I wasn’t sure whether Sherri Ann meant Leah or Kimi, and not long thereafter, when Judge Mikki Muldoon again gave the nod to Sherri Ann—Winners Bitch —I couldn’t help wondering whether the rosy future paramount in Sherri Ann’s mind was hours rather than decades away: In picking a Pawprintz bitch, Mrs. Muldoon hadn’t exactly dashed Sherri Ann’s hopes for Bear’s victory in Best of Breed, a triumph that would also serve as dandy revenge on the cake-smearing Freida Reilly. On the other hand (the frosting-free hand? sorry, no pun intended), if Mikki Muldoon was playing politics, this win and the championship points that went with it could be a sop, an advance consolation prize to Sherri Ann, who, as a VIP in the breed, would be a bad enemy for a judge interested in obtaining future assignments. How political Mikki Muldoon was, I didn’t know. Her pleasure in judging was obvious: She radiated dignified elation. Her efficiency, too, was apparent: When she left the ring for a hard-earned one-hour lunch break, I checked my watch: ten past twelve. In a world in which schedules are usually optimistic approximations, she had completed her morning’s work almost precisely on time, and she’d done it without creating any sense of rushed or careless judging.

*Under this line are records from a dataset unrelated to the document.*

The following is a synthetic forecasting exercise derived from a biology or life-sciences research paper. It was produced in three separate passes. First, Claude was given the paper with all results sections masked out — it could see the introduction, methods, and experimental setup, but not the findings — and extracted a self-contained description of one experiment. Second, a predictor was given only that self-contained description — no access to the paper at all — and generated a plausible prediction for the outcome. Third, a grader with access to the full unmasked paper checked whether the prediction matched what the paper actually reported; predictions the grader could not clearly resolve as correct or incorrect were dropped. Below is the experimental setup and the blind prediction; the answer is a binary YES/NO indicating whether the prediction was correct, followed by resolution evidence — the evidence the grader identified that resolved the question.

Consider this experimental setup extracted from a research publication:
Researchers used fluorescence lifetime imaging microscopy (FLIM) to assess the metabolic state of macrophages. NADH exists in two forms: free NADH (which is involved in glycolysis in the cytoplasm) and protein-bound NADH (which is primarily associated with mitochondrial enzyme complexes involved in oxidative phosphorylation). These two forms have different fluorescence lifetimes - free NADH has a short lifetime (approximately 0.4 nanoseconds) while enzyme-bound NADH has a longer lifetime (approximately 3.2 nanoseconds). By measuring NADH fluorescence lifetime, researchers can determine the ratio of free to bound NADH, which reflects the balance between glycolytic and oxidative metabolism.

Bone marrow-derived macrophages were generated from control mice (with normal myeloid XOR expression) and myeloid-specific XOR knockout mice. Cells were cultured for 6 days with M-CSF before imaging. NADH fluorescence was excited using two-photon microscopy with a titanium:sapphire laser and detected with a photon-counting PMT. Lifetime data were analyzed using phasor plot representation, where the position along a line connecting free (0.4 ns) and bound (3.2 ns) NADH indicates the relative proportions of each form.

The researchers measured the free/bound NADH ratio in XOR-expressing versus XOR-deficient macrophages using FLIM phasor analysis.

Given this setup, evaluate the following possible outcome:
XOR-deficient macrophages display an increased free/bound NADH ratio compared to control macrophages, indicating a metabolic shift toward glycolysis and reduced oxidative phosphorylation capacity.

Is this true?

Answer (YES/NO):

Striding confidently out of her ring, Judge Mikki Muldoon seemed an altogether different person from the woman who’d occupied the ladies’ room stall next to mine yesterday morning, the nerve-wracked Mikki Muldoon who’d noisily lost her breakfast.
AS I STOOD at the take-out counter at the Liliu Grill handing over what felt like an awful lot of money for three sandwiches, Duke Sylvia showed up looking as confident as if Ironman had just gone Best of Breed. Duke nodded agreeably to me and asked for a pastrami on a bulky roll with extra mustard and a side of fries, not exactly what I think of as a remedy for a jittery stomach. For a few paranoid moments, I wondered whether Duke assumed that I was handling Rowdy myself. Was he trying to rattle the competition by ordering a lunch that wouldn’t have made it past my uvula? Of course, I could have
ordered
pastrami myself. I just couldn’t have forced it down.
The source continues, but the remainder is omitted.